Medically necessary services are services or supplies needed to diagnose or treat your medical condition. The services must also be accepted standards of medical practice. Preventative services refer to health care to prevent illness (pneumonia for example),or to detect it at an early stage (cancer for example). Early prevention is when treatment is most likely to work best.

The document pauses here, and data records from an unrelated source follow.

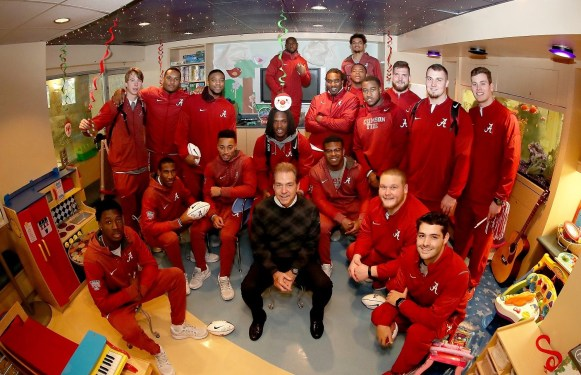 Nick Saban and his players bring the Tide to the kids at New Orleans' Ochsner Hospital for Children. (Kent Gidley / University of Alabama Athletics)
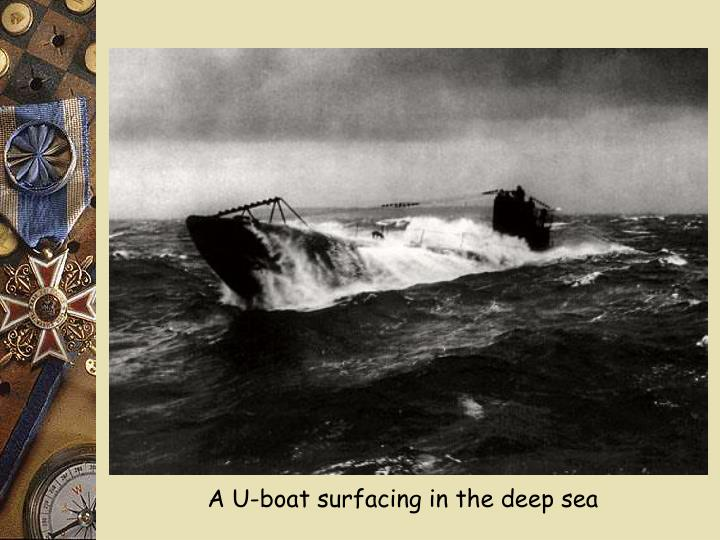 A U-boat surfacing in the deep sea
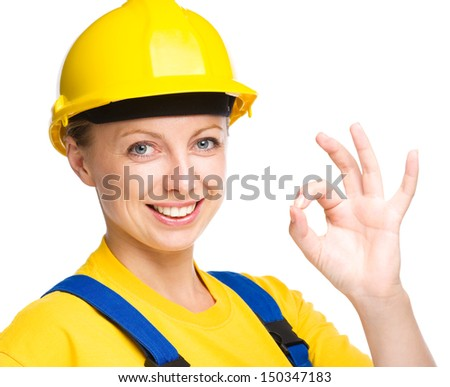 Young happy lady as a construction worker is showing OK sign, isolated over white - stock photo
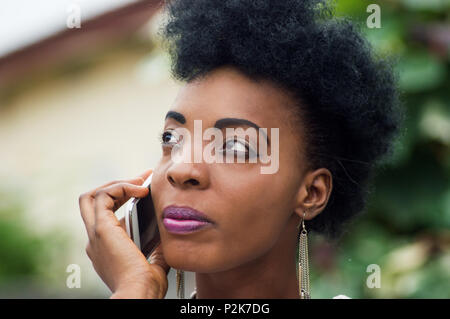 Close-up of a young woman focused on her communication - Stock Image
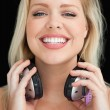 Foto de Stock  : Happy blonde woman proudly holding her headphones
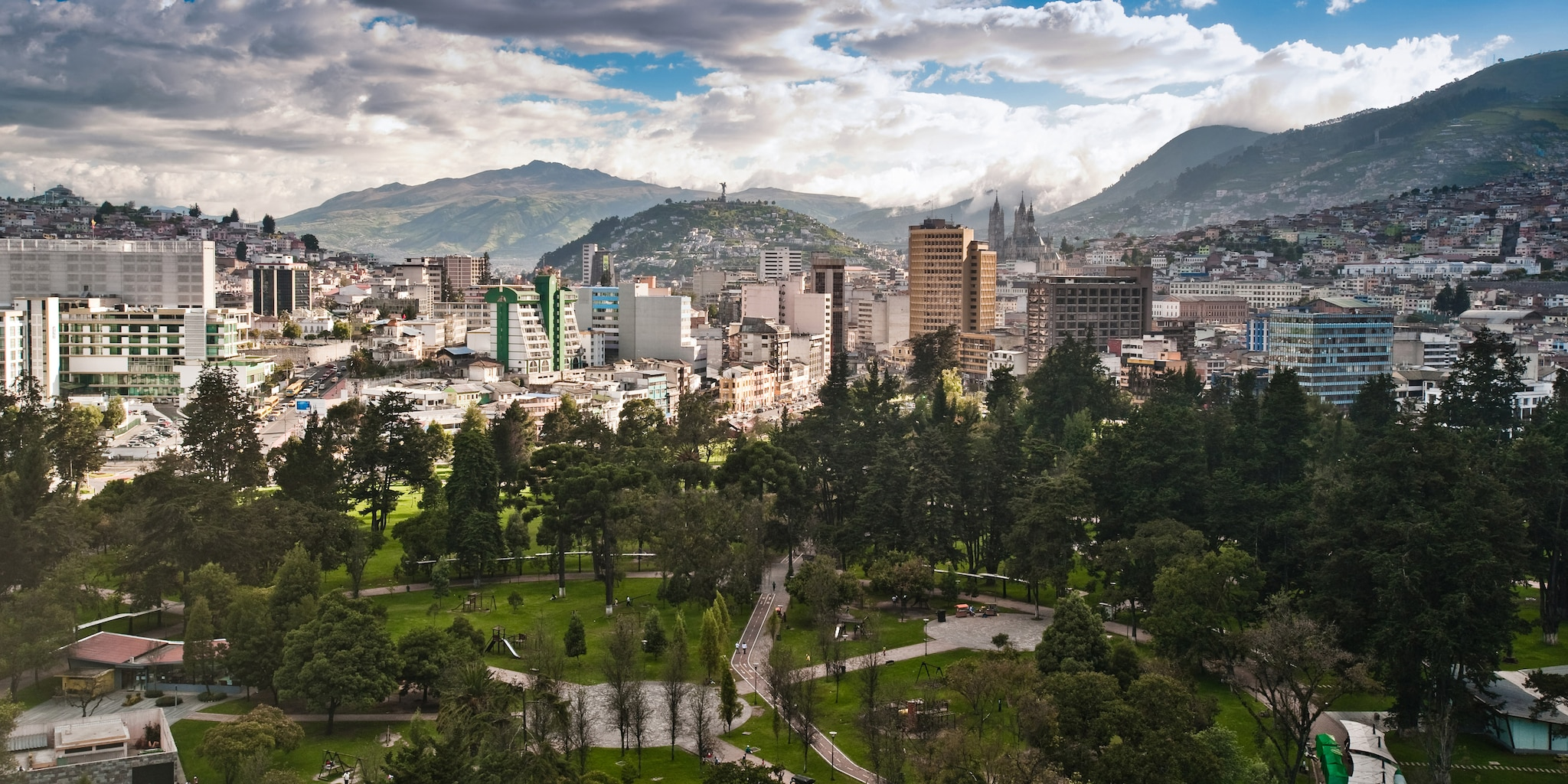 A park surrounded by the city and mountains of Quito, Ecuador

Some of the more common Preventative services under Medicare are:

  • Having a blood test to check cholesterol and triglyceride levels is free of charge if done every five years.
  • Having a bone density test –
    • If prescribed by a physician and a person’s x-ray shows possible osteoporosis or a vertebral fracture.
    • A person is diagnosed with hyperthyroidism.
    • A person taking prednisone as a steroid treatment plan.
    • A woman who is estrogen deficient or at risk for osteoporosis.
  • A colonoscopy
    • Covered every 2 yrs. If the individual is at high risk for colorectal cancer.
    • Covered every 10 yrs. If the individual is at average risk for colorectal cancer.
  • A Mammogram
  • Prostate Cancer Screening
  • Preventative Shots
    • Flu
    • Hepatitis B
    • Pneumonia

Durable Medical Equipment (DME) is covered under Part B. Some examples of supplies (but not limited to) needed to diagnose or treat your medical conditions are:

  • Wheelchair
  • Walkers
  • Oxygen
  • Diabetic monitors

You can determine if your item, service, or supply is covered by Medicare by going to the Medicare.gov website:

Click to read Medicare coverage

Contact your Medicare health plan and speak to someone who can verify if an item is covered. You can also call Medicare at 800-633-4227. You can see the tremendous amount of coverage under Part B of Medicare. That’s why enrolling in Part B of Medicare is optional. Paying a monthly premium will cover you to pay 20% of the Medicare approved bill. Medicare will pay the other 80%.